— TASK INSTRUCTIONS —
There is a line containing "United States, site archbold_FL-34." in the entries below. Repeat that line and every line after it exactly, and nothing more.

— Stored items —
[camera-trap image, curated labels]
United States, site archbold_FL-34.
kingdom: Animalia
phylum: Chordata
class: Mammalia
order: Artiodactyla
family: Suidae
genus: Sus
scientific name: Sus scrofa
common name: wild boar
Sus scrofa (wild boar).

— ANSWER SECTION —
United States, site archbold_FL-34.
kingdom: Animalia
phylum: Chordata
class: Mammalia
order: Artiodactyla
family: Suidae
genus: Sus
scientific name: Sus scrofa
common name: wild boar
Sus scrofa (wild boar).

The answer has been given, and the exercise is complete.